▶ **Prompt A**: In the decision tree text below, rewrite the passage from "ID3 does not" up to and including "on each iteration.", replacing "greedy" with "heuristic".
▶ **Prompt B**: According to the decision tree text below, who invented the ID3 algorithm?

** Begin Text extract **

Decision Tree and k-Nearest Neighbors Learning

Entropy

1. Shannon information

$I = -\log_2{p}$

$ p $ is the probability of the event
Event with smaller probability contains more information.
Logrithm base is 2 beacause in information technology 1 bit represents “0” or “1”.

It can also be regarded as how many bits we need to represent a random variable

$\#bits = \log_2{1\over{p}}$

For example, when one variable has 8 possibilities. Each of them has a probability of 1/8. Then we need $ \log_2{8} = 3 $ bits to represent the variable.

2. Shannon entropy

$H = - \sum_{i=1}^{n}{p_i\log_{2}{p}_i}$

$ H $ is sum of all possible events
H = 1 means completly uncertain about the result. H = 0 means the result is known.

For example, if we throw a coin, it will have 2 results, both probabilities is 0.5.

$H = -0.5 \times \log_2{0.5} - 0.5 \times \log_2{0.5} = 1$

The result is totally uncertain.

3. Information gain

$IG(T, a) = H(T) - H(T|a) \\ H (T|a) = -\sum_{x \in {a}, y \in{T}}{p(x, y)\log{p(x, y) \over {p(x)}}}$

$ H(T|a) $ is the conditional entropy of T given the value of attribute a.

ID3 (Iterative Dichotomiser 3) Algorithm

ID3 is an algorithm invented by Ross Quinlan used to generate a decision tree from a dataset.

It can be used for dataset with categorical features like:

Day	Outlook	Temperature	Humidity	Wind	Play ball
D1	Sunny	Hot	High	Weak	No (-)
D2	Sunny	Hot	High	Strong	No (-)
D3	Overcast	Hot	High	Weak	Yes (+)
D4	Rain	Mild	High	Weak	Yes (+)
D5	Rain	Cool	Normal	Weak	Yes (+)
D6	Rain	Cool	Normal	Strong	No (-)
D7	Overcast	Cool	Normal	Strong	Yes (+)
D8	Sunny	Mild	High	Weak	No (-)

Pseudocode:

ID3 (Examples, Target_Attribute, Attributes)
    Create a root node for the tree
    If all examples are positive, Return the single-node tree Root, with label = +.
    If all examples are negative, Return the single-node tree Root, with label = -.
    If number of predicting attributes is empty, then Return the single node tree Root,
    with label = most common value of the target attribute in the examples.
    Otherwise Begin
        A ← The Attribute that best classifies examples.
        Decision Tree attribute for Root = A.
        For each possible value, vi, of A,
            Add a new tree branch below Root, corresponding to the test A = vi.
            Let Examples(vi) be the subset of examples that have the value vi for A
            If Examples(vi) is empty
                Then below this new branch add a leaf node with label = most common target value in the examples
            Else below this new branch add the subtree ID3 (Examples(vi), Target_Attribute, Attributes – {A})
    End
    Return Root

ID3 does not guarantee an optimal solution. It can converge upon local optima. It uses a greedy strategy by selecting the locally best attribute to split the dataset on each iteration.

** End Text extract **
** Begin Data records **

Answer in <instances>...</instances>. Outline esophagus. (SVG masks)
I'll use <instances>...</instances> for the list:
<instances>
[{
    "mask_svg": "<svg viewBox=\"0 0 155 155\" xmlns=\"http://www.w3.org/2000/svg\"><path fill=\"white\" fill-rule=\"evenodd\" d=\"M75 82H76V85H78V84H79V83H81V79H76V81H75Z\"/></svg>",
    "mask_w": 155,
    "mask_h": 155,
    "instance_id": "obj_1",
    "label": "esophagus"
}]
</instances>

** End Data records **
** Begin Data records **

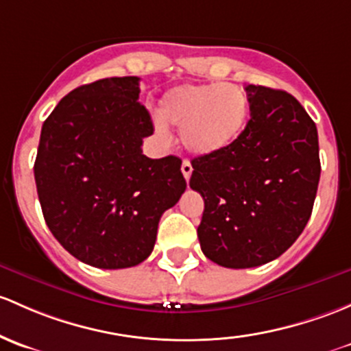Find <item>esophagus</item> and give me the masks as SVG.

** End Data records **
** Begin Data records **

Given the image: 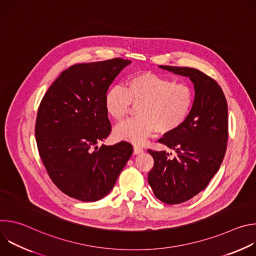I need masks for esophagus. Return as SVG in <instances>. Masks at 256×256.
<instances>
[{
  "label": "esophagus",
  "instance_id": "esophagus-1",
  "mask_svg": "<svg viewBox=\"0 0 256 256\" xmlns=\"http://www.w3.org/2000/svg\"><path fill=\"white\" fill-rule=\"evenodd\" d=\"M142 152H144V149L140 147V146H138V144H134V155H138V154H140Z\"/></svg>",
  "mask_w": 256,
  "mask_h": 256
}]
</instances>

** End Data records **

▶ **Task solution A**:
ID3 does not guarantee an optimal solution. It can converge upon local optima. It uses a heuristic strategy by selecting the locally best attribute to split the dataset on each iteration.

▶ **Task solution B**: Ross Quinlan